Yoga vs. hatha yoga

What is today commonly referred to as yoga is actually hatha yoga. It is a system of asana (physical postures) and pranayama (breath control) which, if practiced properly and regularly over time, can become a powerful tool of self-transformation.

One actually doesn’t do yoga just on his/her mat. When you are kind to your neighbor – you are doing yoga; when you are patient with your child– that’s also yoga; when you listen to a troubled friend – you are doing yoga. Yoga is a way of living and hatha yoga (‘yoga’ further in this text) simply helps us live better.


Different styles of yoga

There are many styles of yoga today: Anusara, Ashtanga, Bikram, Iyengar, Jivamukti, Kripalu, Kundalini, Viniyoga, and many others – they are all styles of hatha yoga. Postures are taught slightly differently from style to style and even the names of the postures may not be the same. Bikram yoga is taught in heated studios; Iyengar teachers pay close attention to alignment and details; Ashtanga is a rigorous vinyasa system. In order to see what style of yoga you like the best, you will have to try classes in different styles. Most of them offer a free first class.


Why you should do yoga

Yoga is one of the oldest transformational and therapeutic tools around. It is becoming increasingly common for healthcare providers to recommend practicing yoga. Yoga teachers are working with people in hospitals, physical therapy clinics, doctors’ offices and other medical settings. The great thing about yoga is that it does not work only as a natural medicine when we are sick, but also as a tool to preserve good health. Body and mind are interactive entities; the same way you can affect your body by using your mind, you can affect your mind - by using your body!

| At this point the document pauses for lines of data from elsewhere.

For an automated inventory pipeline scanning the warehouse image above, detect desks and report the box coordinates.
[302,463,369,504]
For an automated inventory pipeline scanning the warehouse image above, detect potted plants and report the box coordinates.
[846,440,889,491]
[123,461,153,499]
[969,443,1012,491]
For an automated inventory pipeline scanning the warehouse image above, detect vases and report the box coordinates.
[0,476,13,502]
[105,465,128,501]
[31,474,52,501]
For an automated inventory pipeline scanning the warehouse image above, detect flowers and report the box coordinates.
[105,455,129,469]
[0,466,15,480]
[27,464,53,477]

On a personal level, among other great things yoga has been doing for me, yoga helped me quit smoking.


You are never too old or too stiff for yoga.

Importance of props.

Too many times we see a yogi (male practitioner of yoga) or a yogini (female practitioner) on the cover of a magazine, all wrapped up in a pretzel. This gives us wrong picture of what yoga really is. It is definitely not about appearance. Yoga is about experience. In other words, how you feel in a posture is far more important than how your posture looks (posture vs. pose).

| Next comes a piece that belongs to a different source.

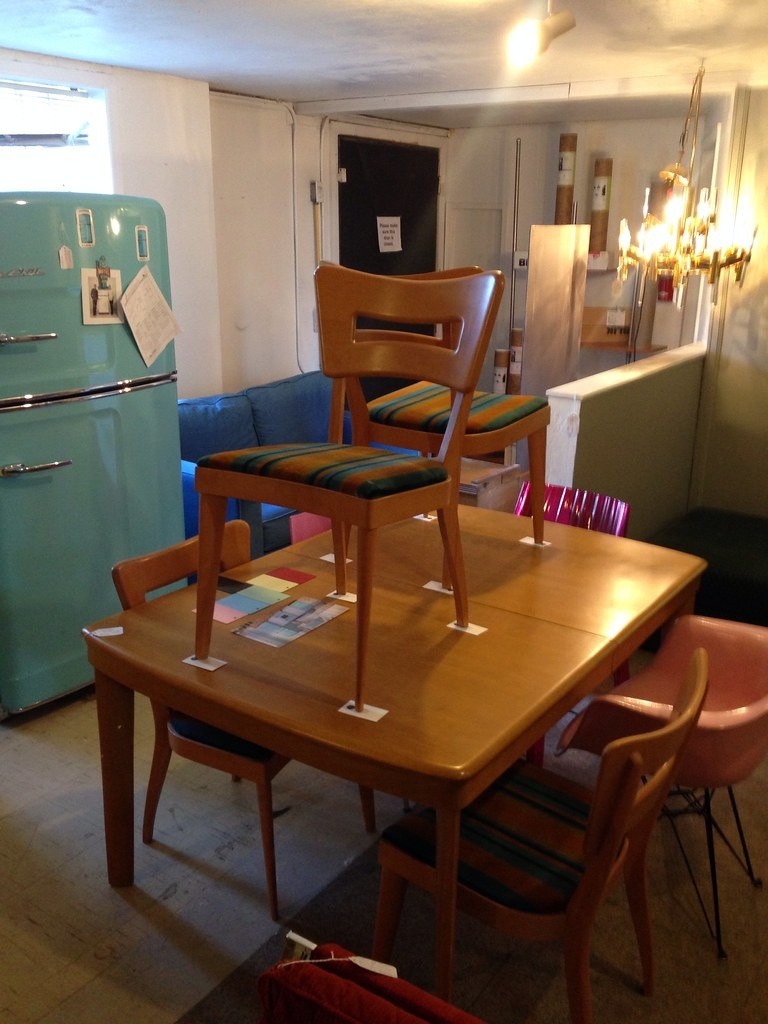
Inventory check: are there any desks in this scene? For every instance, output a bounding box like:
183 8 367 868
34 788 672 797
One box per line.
85 508 699 1004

Today, every body can reap the benefits of yoga postures – thanks to the great master of yoga - B.K.S. Iyengar, who introduced props to yoga. A prop can be a chair, a block, a blanket, a belt, a wall, or any piece of furniture that helps modify the posture according to the practitioner’s abilities and/or level of experience. Props also enable practitioners to relax more into the posture and stay there longer, thus creating an opportunity for self-study.